Deviations to the principles and best practice provisions from the Code

Royal HaskoningDHV complies with the principles and best practice provisions as formulated in the Code. However, the deviations from the Code’s principles and best practice provisions are as follows:
No. Best Practice Provision Royal HaskoningDHV’s deviation / not applicable
1.3.6 Absence of an internal audit department Best Practice Provision 1.3.6 is not applicable to Royal HaskoningDHV as
Royal HaskoningDHV has an internal audit department.
1.6.5 Departure of the external auditor In case the relationship with the external auditor is early terminated,
the company will inform its two shareholders directly.
2.1.2
Personal information
This information will be shared on the Royal HaskoningDHV website.
2.2.1
Appointment and reappointment periods – Executive Board members
Executive Board members are appointed for an indefinite period of time.
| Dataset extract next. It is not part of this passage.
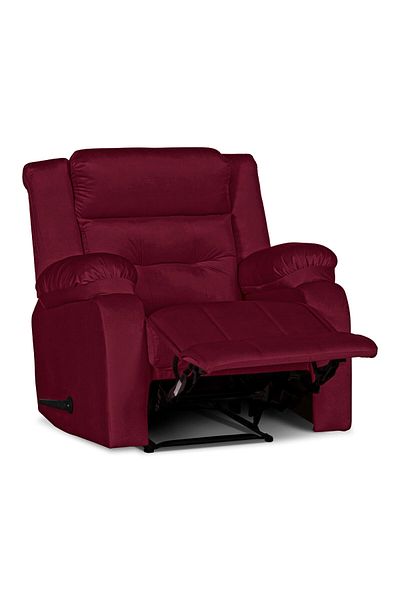 Lazy Vibes MNZ3 | Velvet Rocking Recliner Chair - Burgundy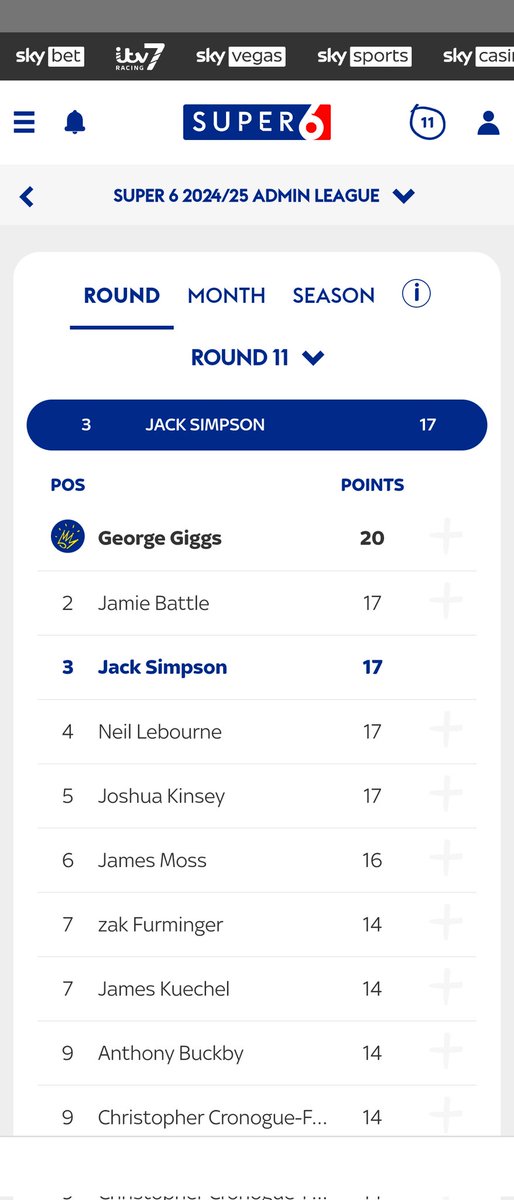 simpsonjack92's tweet photo. @Super6 My best ever week! https://t.co/sdFghudCfC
2.2.2 Appointment and reappointment periods – Supervisory Board members
After an eight-year term a Supervisory Board member can only be
reappointed for a further third term of max two years.
2.3.2
Establishment of committees
The Remuneration committee and the Selection and appointment
committee are combined into one: the Remuneration and
Appointment Committee.
4.1
Annual General Meeting
The company is a private limited liability company and has two
shareholders: the Stichting HaskoningDHV that holds all A shares
(being at least 75.5% of the entire issued share capital) and
the Stichting Administratiekantoor HaskoningDHV
(that holds all B shares (not more than 24.5% of the
entire issued share capital) for which depositary receipts have
been issued. Provisions aimed at promoting the greatest
participation possible by shareholders in the company's
decision-making are therefore of very limited relevance.
Similarly, arrangements for proxy voting and communication with
shareholders are not relevant and there are adequate
procedures which have been set up for this purpose.
4.2.3
Meetings and presentations
Best Practice Provision 4.2.3 is not applicable to
Royal HaskoningDHV since it is not a listed company.
4.2.4
Posting information in a separate section of the website
Best Practice Provision 4.2.4 is not applicable to
Royal HaskoningDHV since it is not a listed company.
4.2.5
Management board contacts with press and analysts
Best Practice Provision 4.2.5 is not applicable to
Royal HaskoningDHV since it is not a listed company.
4.3.4
Voting right on financing preference shares
Best Practice Provision 4.3.4 is not applicable to
Royal HaskoningDHV since it has no financing preference shares.
4.3.5
Publication involvement policy of institutional investors
Best Practice Provision 4.3.5 is not applicable to
Royal HaskoningDHV since it has no institutional investors.
4.3.6
Report on the implementation of involvement policy of
institutional investors
Best Practice Provision 4.3.6 is not applicable to
Royal HaskoningDHV since it has no institutional investors.
4.3.7
Abstaining from voting in the event of a larger short position than
long position

Best Practice Provision 4.3.7 is not applicable to
Royal HaskoningDHV since it is not a listed company.
4.3.8
Share lending
Best Practice Provision 4.3.8 is not applicable to
Royal HaskoningDHV since it is not a listed company. 
4.5.2
Appointment of board members
No management board members or former management board members,
supervisory board members or former supervisory board members,
employees or permanent advisors of the company should be a member
of the board of the Trust Office
The members of the board of the Trust Office are employees
of Royal HaskoningDHV.
4.5.3
Board appointment period
The members of the board of the Trust Office are appointed
for a three year-period with the option to be reappointed
for two consecutive periods of each three years, hence nine years maximum.
4.5.8
Voting proxies
The issuance of voting proxies and binding voting instructions
is not considered necessary.
5
One Tier Governance Structure
The principles and provisions in Chapter 5 are not applicable to
Royal HaskoningDHV since Royal HaskoningDHV does
not have a one-tier governance structure.